Anything is possible when we come together rather than tearing each other apart. And it has never been more important for all generations, especially youth, to understand our common threats and opportunities.
That is just one of the points made by Susan E. Rice when she spoke at the University at Buffalo on Feb. 28 as part of the UB Distinguished Speaker Series.
Rice came to UB to share her experiences as a former U.S. Ambassador to the United Nations and as National Security Advisor. Not only did Rice talk about her extensive work in national security and foreign affairs, she discussed her perspective on issues plaguing the United States and the world today.
Rice’s unique perspective, gained from working with different presidents, can help the public, specifically young minds, understand the challenges of dealing with national security threats.

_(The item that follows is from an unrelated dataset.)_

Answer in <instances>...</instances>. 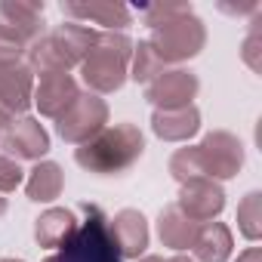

She established the importance of following the principles on which the United States was founded, regretfully noting America’s current failure to follow such principles. "We have for too long tolerated an enormous gap between our founding principles and our actions," Rice said.
She continued by emphasizing that following such principles would ensure equal pay for women, create better background checks, protect our voting system and invest in science, among many other things.
Further, Rice did not shy away from discussing some of the heaviest threats of today – North Korea’s increasing nuclear arsenal, pandemic flu, and Russia’s meddling into the 2016 presidential election.
Rice explained that Russia has demonstrated their determination to undermine our democracy.
She said that Americans are contributing to Russia’s attempt to weaken our democracy because of the extensive division in the United States.
"We are becoming incapable of sustaining and supporting our democracy," Rice said.
By tearing each other apart, Americans are weakening the power of compromise, which, in turn, weakens democracy.
But Rice has hope for the future, explaining that the United States needs the knowledge and success of America’s youth now more than ever.
As for young people looking to go into international affairs, Rice said that travelling is very important and the Peace Corps is one great way of getting this experience.
Rice’s most poignant piece of advice for young people was to pick work that you are passionate and excited about.
It is OK not knowing what you are passionate about in high school, however. In fact, Rice was not sure of her future career until she attended graduate school.
"It really wasn’t until I had the opportunity to have my first formal job in national security when I was 28 with the National Security Council staff that I really knew that this was something I was keen to pursue," Rice said.
She went on to explain the importance for young people to vote, as well. According to Rice, America’s youth needs to understand that they don’t get to take a pass on the issues of today.
She enforced the importance of young adults voting in all elections.
"When young people vote, it makes a difference. When they don’t vote, it makes a difference," she said.
Sarah Crawford is a sophomore at Nardin Academy.